_Materials provided_
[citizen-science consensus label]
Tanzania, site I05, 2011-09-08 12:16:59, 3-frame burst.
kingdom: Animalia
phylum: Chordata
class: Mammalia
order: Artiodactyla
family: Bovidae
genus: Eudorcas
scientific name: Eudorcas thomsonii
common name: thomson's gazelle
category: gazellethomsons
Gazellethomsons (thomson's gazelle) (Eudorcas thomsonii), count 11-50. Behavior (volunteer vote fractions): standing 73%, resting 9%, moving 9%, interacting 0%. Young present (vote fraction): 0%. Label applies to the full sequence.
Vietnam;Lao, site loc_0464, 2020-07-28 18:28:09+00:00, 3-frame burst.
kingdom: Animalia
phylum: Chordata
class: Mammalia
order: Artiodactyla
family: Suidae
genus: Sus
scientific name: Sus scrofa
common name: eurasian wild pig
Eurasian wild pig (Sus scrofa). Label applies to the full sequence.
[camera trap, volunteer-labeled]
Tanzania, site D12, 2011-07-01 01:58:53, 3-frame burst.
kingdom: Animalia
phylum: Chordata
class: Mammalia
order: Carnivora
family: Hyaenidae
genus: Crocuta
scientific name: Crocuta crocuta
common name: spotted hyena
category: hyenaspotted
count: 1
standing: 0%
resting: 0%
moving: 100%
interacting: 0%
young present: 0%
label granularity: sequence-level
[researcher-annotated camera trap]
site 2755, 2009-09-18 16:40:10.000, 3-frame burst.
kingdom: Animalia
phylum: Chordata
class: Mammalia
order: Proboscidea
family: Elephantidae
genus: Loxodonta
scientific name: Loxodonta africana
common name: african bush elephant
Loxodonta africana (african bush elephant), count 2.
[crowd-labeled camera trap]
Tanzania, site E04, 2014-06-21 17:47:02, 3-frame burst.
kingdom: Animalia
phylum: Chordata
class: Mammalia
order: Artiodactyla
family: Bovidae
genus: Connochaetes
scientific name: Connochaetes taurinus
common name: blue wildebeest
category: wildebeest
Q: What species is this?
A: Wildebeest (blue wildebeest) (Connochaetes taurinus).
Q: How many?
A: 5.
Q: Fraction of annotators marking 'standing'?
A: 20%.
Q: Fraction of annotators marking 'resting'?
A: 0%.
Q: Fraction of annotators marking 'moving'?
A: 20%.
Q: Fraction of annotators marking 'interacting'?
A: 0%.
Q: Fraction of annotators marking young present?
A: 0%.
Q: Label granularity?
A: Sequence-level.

_Work item_
Reply with nothing but the number of lines in the listing that include the string "camera".

_Answer for this exercise_
3